## Passage
— begin —

Re: non-interactive sh and SIGTERM

2018-11-26 Thread Olivier Taïbi
Thanks for the explanation, it makes sense to use pgids for that
purpose. In the case in which I am interested (vimtex plugin failing to
kill latexmk, which works on another machine running debian linux) I
guessed that the plugin sent a SIGTERM signal only to the 'sh -c'
process, which would work with bash because bash somehow terminates the
subprocess immediately. But I guessed wrong: vimtex uses vim's job_stop,
which according to vim's help should send the signal to the process
group, with the explicit intent of terminating 'sh -c' commands. So this
issue comes from either vim or vimtex.

— end —

## Requirement A
Decide whether each statement agrees with the message on non-interactive sh and SIGTERM, answering yes or no and quoting the words of the message that decide it. (i) The plugin in question fails to kill latexmk. (ii) vimtex sends the signal only to the 'sh -c' process. (iii) The writer concludes that the issue comes from bash.
## Requirement B
According to the message on non-interactive sh and SIGTERM, what does vimtex use to stop a job?

(Scene-based reasoning records)
— begin —

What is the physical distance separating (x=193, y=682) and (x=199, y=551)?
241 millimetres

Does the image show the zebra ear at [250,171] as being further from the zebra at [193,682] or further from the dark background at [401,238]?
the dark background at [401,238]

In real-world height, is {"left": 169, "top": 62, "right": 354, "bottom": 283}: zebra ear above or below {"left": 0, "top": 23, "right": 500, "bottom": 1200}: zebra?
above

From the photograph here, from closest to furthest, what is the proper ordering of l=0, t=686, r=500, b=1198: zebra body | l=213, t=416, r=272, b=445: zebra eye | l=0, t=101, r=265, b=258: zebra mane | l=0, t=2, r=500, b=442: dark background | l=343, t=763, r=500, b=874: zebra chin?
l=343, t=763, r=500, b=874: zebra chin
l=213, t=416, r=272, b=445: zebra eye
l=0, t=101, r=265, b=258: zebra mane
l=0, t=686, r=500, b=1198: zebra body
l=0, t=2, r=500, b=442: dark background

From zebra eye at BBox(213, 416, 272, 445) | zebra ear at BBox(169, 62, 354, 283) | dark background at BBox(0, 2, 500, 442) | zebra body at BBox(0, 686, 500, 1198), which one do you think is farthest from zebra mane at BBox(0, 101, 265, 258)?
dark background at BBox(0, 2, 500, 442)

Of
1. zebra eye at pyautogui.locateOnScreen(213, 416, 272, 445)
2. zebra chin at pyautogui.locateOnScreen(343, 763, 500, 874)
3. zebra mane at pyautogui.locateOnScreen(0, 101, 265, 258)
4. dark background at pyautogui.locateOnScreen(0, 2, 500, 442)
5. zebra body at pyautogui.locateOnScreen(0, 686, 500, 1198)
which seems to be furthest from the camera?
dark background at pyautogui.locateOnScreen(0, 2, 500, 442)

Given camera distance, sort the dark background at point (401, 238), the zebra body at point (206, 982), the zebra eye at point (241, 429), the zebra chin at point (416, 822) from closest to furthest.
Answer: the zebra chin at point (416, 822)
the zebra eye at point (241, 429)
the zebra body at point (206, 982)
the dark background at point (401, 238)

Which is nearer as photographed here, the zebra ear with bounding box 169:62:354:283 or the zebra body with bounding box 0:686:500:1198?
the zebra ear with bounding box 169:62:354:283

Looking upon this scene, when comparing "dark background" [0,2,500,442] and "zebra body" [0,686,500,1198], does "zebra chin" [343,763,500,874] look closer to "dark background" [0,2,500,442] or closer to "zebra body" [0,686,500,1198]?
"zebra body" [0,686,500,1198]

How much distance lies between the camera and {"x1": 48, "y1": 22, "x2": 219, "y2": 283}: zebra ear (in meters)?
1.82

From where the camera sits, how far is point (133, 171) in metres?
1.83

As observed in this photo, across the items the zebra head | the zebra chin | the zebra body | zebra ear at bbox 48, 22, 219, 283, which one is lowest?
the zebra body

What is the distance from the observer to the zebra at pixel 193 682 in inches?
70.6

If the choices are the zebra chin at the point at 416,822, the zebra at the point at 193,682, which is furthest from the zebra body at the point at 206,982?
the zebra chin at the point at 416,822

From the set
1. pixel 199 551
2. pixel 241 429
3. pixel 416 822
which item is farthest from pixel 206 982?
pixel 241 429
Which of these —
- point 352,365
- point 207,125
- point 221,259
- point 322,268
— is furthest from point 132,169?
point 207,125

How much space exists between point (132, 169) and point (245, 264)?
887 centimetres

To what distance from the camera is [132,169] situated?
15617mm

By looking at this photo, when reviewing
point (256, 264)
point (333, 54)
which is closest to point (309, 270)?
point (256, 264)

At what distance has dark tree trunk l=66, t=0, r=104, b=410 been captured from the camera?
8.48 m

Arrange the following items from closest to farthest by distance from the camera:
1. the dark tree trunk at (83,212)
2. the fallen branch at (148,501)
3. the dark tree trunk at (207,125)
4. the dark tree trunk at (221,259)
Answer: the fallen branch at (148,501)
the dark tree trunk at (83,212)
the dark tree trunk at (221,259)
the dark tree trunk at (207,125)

— end —

## Full solution A
(i) Yes: "vimtex plugin failing to kill latexmk"
(ii) No: "vimtex uses vim's job_stop, which according to vim's help should send the signal to the process group"
(iii) No: "So this issue comes from either vim or vimtex."

## Full solution B
vim's job_stop